What is supposed to give the two characters a profile quickly turns out to be superficial kitchen psychology: after the trigger warnings before the start of the film, a hotline for victims of domestic violence is shown at the end, but as in the Fitzek novels, the outbursts of brutality remain here too above all, a means to an end. With her emotional performance, Luisa Heyer (“Nahshot”) overplays her powerless drawing-board victim figure, while Sabin Tambrea, after his nuanced Kafka impersonation in “The Glory of Life,” here acts strangely stilted and anemic as a traumatized ex-firefighter with a helper complex.
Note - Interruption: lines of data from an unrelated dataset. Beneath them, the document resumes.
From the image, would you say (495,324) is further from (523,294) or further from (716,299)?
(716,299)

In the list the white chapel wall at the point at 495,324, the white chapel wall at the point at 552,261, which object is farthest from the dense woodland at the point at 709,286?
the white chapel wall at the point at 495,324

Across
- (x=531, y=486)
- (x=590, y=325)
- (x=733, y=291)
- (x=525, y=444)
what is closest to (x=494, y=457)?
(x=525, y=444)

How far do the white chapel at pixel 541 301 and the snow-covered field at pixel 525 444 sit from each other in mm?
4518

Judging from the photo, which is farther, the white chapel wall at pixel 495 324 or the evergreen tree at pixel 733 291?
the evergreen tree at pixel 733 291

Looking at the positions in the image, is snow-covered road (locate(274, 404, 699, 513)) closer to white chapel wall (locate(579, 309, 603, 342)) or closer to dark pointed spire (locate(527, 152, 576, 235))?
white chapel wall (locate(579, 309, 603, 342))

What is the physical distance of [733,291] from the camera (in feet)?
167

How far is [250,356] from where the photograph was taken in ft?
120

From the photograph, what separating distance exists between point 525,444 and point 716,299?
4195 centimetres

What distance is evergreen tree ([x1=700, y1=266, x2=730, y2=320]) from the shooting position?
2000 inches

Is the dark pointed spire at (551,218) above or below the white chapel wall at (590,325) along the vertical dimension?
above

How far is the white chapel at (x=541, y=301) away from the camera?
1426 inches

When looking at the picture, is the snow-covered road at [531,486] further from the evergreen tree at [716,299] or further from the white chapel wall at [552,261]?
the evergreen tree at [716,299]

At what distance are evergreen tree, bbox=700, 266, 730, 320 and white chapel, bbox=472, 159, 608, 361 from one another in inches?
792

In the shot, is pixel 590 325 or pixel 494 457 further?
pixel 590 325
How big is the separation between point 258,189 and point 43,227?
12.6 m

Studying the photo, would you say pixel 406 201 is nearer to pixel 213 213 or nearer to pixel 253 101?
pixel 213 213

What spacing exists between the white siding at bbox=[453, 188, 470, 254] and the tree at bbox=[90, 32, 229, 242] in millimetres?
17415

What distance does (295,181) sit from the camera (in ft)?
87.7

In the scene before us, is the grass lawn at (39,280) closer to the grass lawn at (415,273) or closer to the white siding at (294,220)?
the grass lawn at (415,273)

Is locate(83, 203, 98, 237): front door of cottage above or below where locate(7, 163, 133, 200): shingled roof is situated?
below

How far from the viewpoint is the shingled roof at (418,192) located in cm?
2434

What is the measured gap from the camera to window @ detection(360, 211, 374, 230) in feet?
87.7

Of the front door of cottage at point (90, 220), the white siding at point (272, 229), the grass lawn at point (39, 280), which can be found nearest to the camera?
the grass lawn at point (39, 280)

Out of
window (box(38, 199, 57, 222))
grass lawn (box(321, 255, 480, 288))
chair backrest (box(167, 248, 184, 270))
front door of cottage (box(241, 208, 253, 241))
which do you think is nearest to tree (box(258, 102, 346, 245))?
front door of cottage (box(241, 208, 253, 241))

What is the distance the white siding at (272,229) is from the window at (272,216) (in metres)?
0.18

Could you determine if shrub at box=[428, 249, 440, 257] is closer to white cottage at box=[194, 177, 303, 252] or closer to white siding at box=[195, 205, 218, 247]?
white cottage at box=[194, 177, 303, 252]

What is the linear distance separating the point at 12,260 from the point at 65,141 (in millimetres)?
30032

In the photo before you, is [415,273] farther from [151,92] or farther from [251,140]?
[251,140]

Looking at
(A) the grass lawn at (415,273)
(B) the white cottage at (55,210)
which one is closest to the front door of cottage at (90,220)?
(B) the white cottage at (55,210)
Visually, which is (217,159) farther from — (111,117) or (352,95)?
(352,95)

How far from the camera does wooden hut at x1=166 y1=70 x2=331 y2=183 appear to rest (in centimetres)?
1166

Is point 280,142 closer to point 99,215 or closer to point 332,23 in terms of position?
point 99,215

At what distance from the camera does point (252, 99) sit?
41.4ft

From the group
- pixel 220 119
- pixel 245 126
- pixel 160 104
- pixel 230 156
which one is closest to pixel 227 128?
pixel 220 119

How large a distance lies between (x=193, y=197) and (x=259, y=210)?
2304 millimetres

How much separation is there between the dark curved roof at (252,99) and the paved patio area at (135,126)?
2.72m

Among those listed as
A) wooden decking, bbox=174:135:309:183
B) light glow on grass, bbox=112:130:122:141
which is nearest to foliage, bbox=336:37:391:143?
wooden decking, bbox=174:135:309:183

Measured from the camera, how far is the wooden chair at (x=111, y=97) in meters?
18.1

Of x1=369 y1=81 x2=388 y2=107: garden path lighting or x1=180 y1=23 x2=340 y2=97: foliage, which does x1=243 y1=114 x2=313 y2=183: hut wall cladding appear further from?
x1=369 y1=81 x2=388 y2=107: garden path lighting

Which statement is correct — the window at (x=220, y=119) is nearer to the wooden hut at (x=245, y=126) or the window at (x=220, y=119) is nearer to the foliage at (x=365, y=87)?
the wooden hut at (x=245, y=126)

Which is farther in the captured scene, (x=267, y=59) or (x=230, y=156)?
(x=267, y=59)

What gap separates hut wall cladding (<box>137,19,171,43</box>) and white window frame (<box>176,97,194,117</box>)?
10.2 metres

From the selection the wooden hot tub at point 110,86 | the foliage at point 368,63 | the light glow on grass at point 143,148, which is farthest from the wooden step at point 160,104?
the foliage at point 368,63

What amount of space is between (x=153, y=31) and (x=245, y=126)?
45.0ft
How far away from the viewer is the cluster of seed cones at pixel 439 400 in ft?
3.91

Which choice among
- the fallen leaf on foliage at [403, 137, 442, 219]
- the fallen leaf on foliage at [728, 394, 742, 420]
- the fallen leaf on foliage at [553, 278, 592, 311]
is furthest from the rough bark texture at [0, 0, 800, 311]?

It is significant that Friedrich Mücke (“The Foursome”) appears most authentic as the short-tempered and truly psychopathic beating husband – and therefore leaves the most impression in terms of acting.
In the second half of the film, “The Way Home” picks up a lot more pace, with the tension here primarily coming from the surprising and – as with the Prime Video series “The Therapy” – illogical, downright outrageous twists upon closer inspection becomes. Apart from the fact that such a figure seems like a silly joke: Why does a beefy strip Santa with a Berlin dialect have a Taser in his car? Where did Jules' very late, uninvited guest go before? How can a killer be identified by a squiggle at the bottom of the number 2 written in blood without a writing sample? In any case, it's better not to question all of this in any more detail if you want to enjoy this very striking thriller. After all: Fitzek fans can look forward to a cameo appearance by the best-selling author in the role of a TV news presenter after five minutes.
Conclusion: Very dark, quite exciting, often particularly crass – and on closer inspection, pretty flat. “Sebastian Fitzek's The Way Home” combines all the strengths and weaknesses of the literary original.